Quelle que fût sa soumission à la volonté du Roi, il dut cependant lui être pénible de n’avoir pas assisté à la victoire que Tallart remporta à Spire sur les Impériaux commandés par le prince de Hesse, et à la prise de Landau, qui fut la conséquence de cette victoire. Mais il en prenait son parti avec la résignation dont il était coutumier toutes les fois qu’il croyait entrevoir dans quelque événement la volonté de Dieu et celle du Roi, qui ne faisaient qu’une à ses yeux, ou encore le bien de l’Etat. « Le Duc de Bourgogne, dit Mlle d’Aumale dans ses Souvenirs inédits, à la nouvelle de la prise de Landau, marqua une grande affliction de n’avoir pas esté à ce siège et à la bataille ; mais, à part cela, il dit que ce qui le consoloit, c’estoit que, s’il eût esté dans l’armée, M. de Tallart auroit peut-estre balancé à donner la bataille ; qu’ainsi il croyoit qu’il valloit mieux pour le bien de l’Etat qu’il n’y eût point esté, et que l’intérêt de sa gloire devoit céder à la gloire du Roy et à l’honneur de la nation. »

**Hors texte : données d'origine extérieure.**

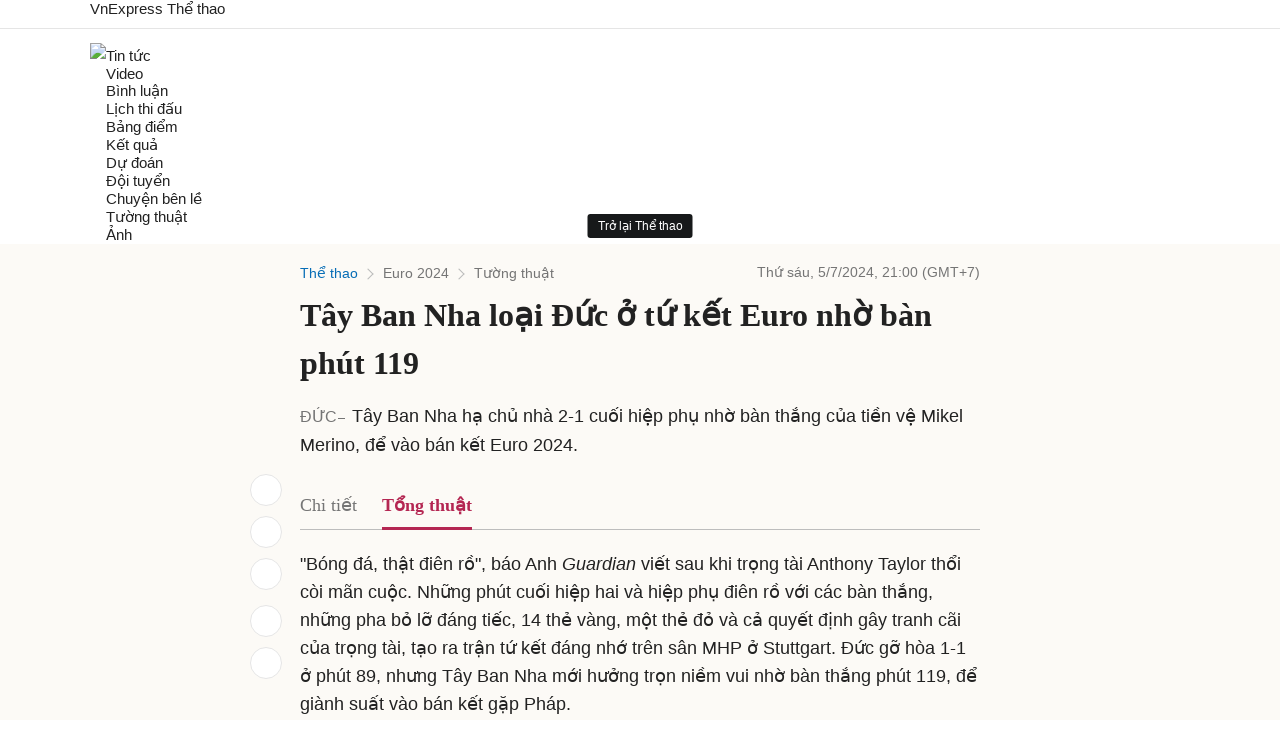

--- FILE ---
content_type: text/html; charset=utf-8
request_url: https://www.google.com/recaptcha/api2/aframe
body_size: 148
content:
<!DOCTYPE HTML><html><head><meta http-equiv="content-type" content="text/html; charset=UTF-8"></head><body><script nonce="UQaxdPv_4pywtvzyHBcJNg">/** Anti-fraud and anti-abuse applications only. See google.com/recaptcha */ try{var clients={'sodar':'https://pagead2.googlesyndication.com/pagead/sodar?'};window.addEventListener("message",function(a){try{if(a.source===window.parent){var b=JSON.parse(a.data);var c=clients[b['id']];if(c){var d=document.createElement('img');d.src=c+b['params']+'&rc='+(localStorage.getItem("rc::a")?sessionStorage.getItem("rc::b"):"");window.document.body.appendChild(d);sessionStorage.setItem("rc::e",parseInt(sessionStorage.getItem("rc::e")||0)+1);localStorage.setItem("rc::h",'1763797646059');}}}catch(b){}});window.parent.postMessage("_grecaptcha_ready", "*");}catch(b){}</script></body></html>

--- FILE ---
content_type: application/javascript; charset=utf-8
request_url: https://fundingchoicesmessages.google.com/f/AGSKWxVH92wCO0wxp8INyeO2vEia5G9jN81cEUORBDNaxq_TWNmlpPgfGq8zQsRB4AthhSGuzs_MOUiRZ8NV5BWVD6hdzwj_dbygshRH1fxQYiCa8w3xKUA8x3PrUQKlIvMvdN9TMRsNkCp6vjHRjfeBf4tjhK4n4Fag1htykGgISutOhhSWkNgFG59sZO5R/__dfp_targeting./ban_m.php?/ads/writecapture._UIM-Ads_/ad300ws.
body_size: -1294
content:
window['0b43f006-e756-495c-93ef-26c0685add9f'] = true;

Il est assez difficile de démêler quels avaient été les motifs du Roi pour ne pas obtempérer au désir légitime exprimé par son petit-fils et pour lui refuser ce surcroît de gloire. Peut-être (et nous inclinons à le penser d’après les termes mêmes de la réponse qu’il lui avait faite,[2], y eut-il quelque mauvaise humeur d’une demande de congé qu’il avait jugée un peu prématurée.

  1. Dépôt de la Guerre, 1662. Le Duc de Bourgogne à Tallart, 2 oct. 1703.
  2. « Pour ce qui regarde la personne du Duc de Bourgogne, je veux bien qu’il quitte l’armée après que toutes les dispositions nécessaires seront faites et dans le temps que vous estimerés que sa présence ne sera plus nécessaire. J’y souscris volontiers à ces conditions. » Dépôt de la Guerre, 1662. Le Roi à Tallart, 6 sept. 1703. Pelet, Mémoires militaires, t. III, p. 464.